Today it was my grandmother whom I remembered. All Souls Day is special, but I remember my granny every day.

No one would ever accuse her of being delicate or fragile. She was strong, fiercely protective, and one of the most fun, free-spirited people I have ever known. Living life fully is the legacy she left her family.

There was always room for one more at her table, and enough food in the pot for one more. She was generous and giving, and thrived on adventure and curiosity. She gave us tradition, taught us the true meaning of love, and backed down from no one and nothing. She was simply amazing.

As a single woman, I could not have asked for a better role model or mentor. She has been gone almost 15 years, and she remains the strongest influence in my life. She was the mother I never had.

Today a friend of mine had to make funeral arrangements for her own mother.

My mother died this year too.  These two women never met, but seem to have one thing in common; they had terrible relationships with their daughters.

The only thing I mourned when my mother died was the long-forgotten hope that perhaps one day I would have a loving, caring mother, instead of the one who knowingly allowed the sexual, emotional and physical abuse of her child.
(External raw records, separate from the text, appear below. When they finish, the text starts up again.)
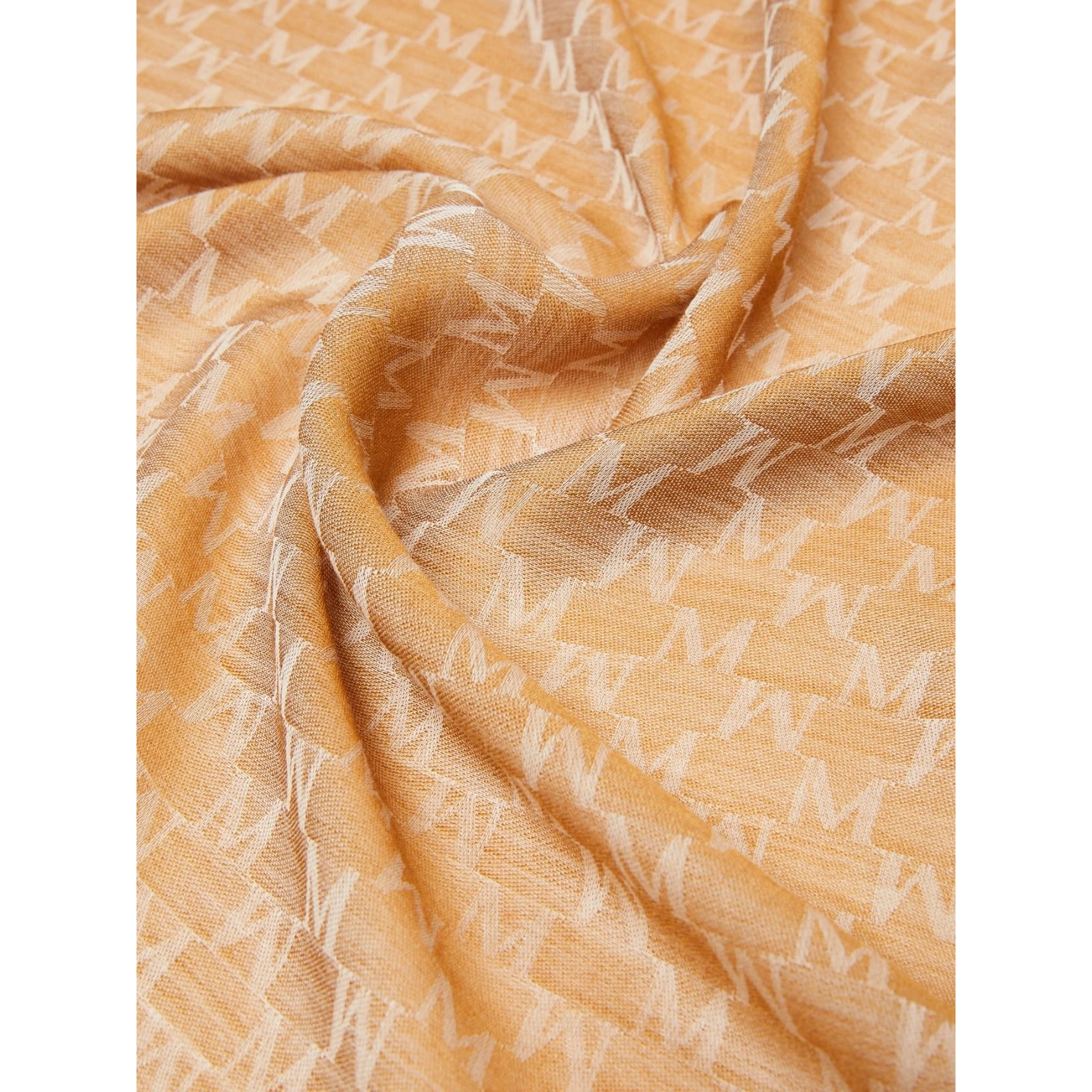 Scarf in cotton, silk and wool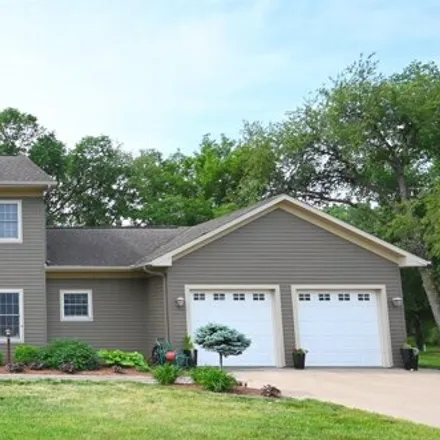 Buy this 5 bed house on 432 Tanglewood Drive in Manchester, IA 52057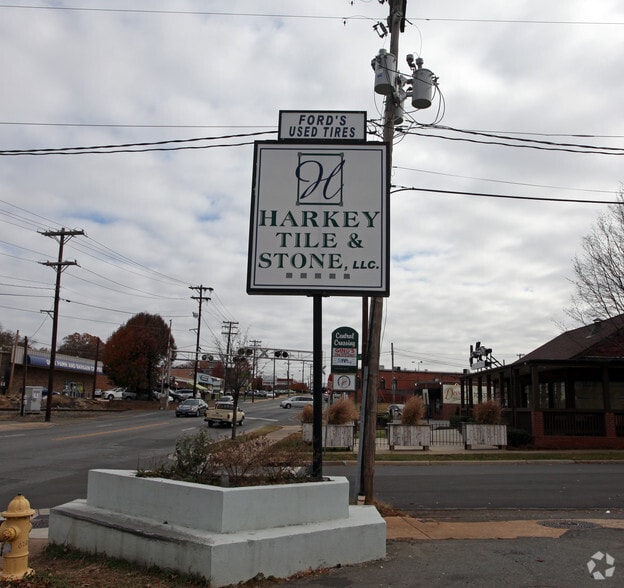 More Photos Of 1226 Central Ave, Charlotte Storefront For Lease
On the day of her funeral, I woke up, wondered at what an absolute waste her  life was, and toasted her  with a mimosa. I prayed  that her soul might finally be set free from the misery of her own creation.
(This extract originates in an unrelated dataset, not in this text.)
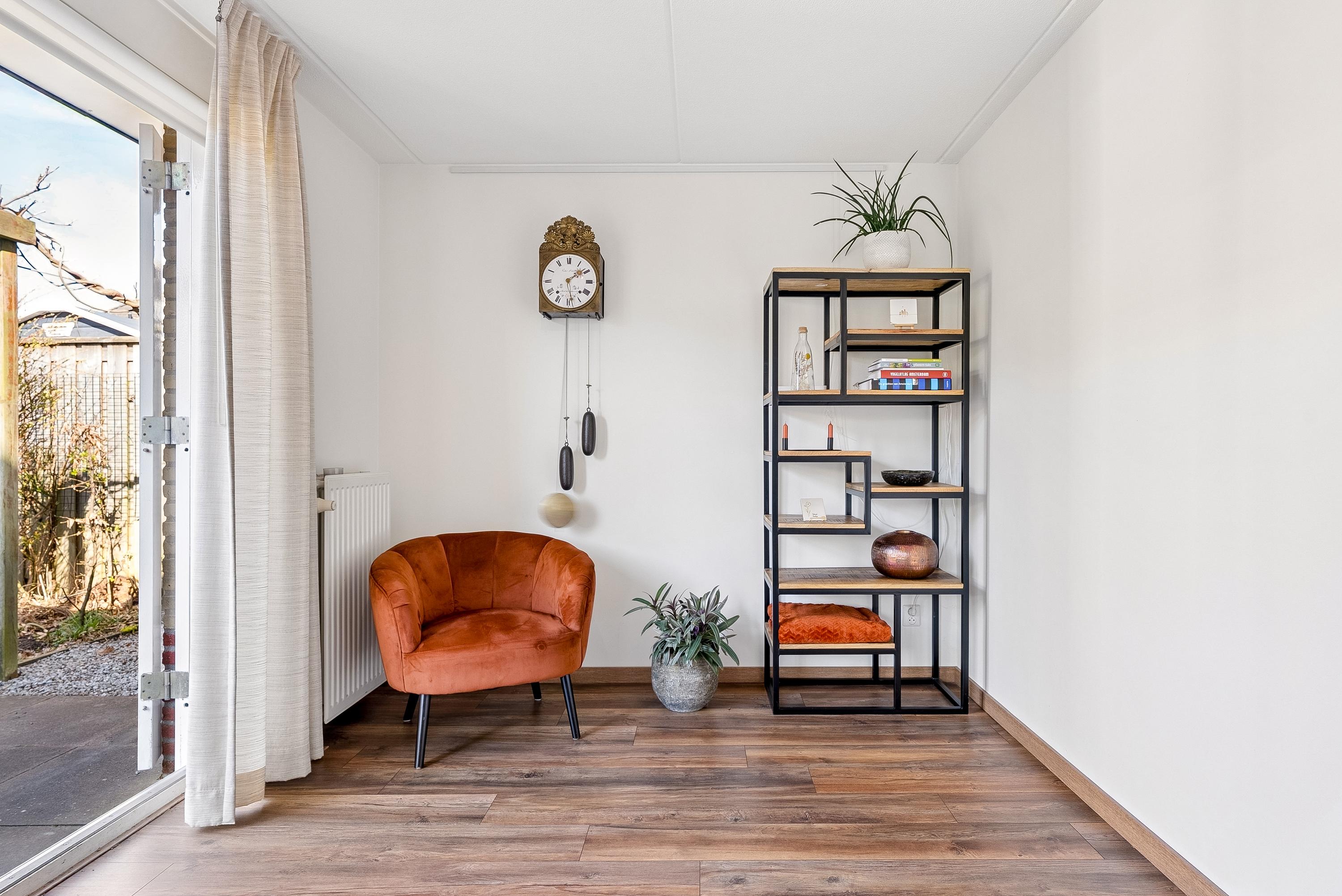 Twee-onder-één-kap te koop: Leendert Valstarstraat 19, Almere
Had my classmate not let us know her own mother had died, I would not have been thinking of the woman who gave birth to me either.

All Souls Day offers us a chance to remember the difficult relationships in order to appreciate the good ones.  It offers us a reminder that one day, we will also be gone, leaving nothing but a memory with those whom we love the most.

Raise a toast to those who have challenged you and even tried to devastate you.  Get down on your knees and give thanks for those who raised you up, lived a life of purpose rooted in love, and gave you that little kick in the ass we all need to keep being kind and fabulous.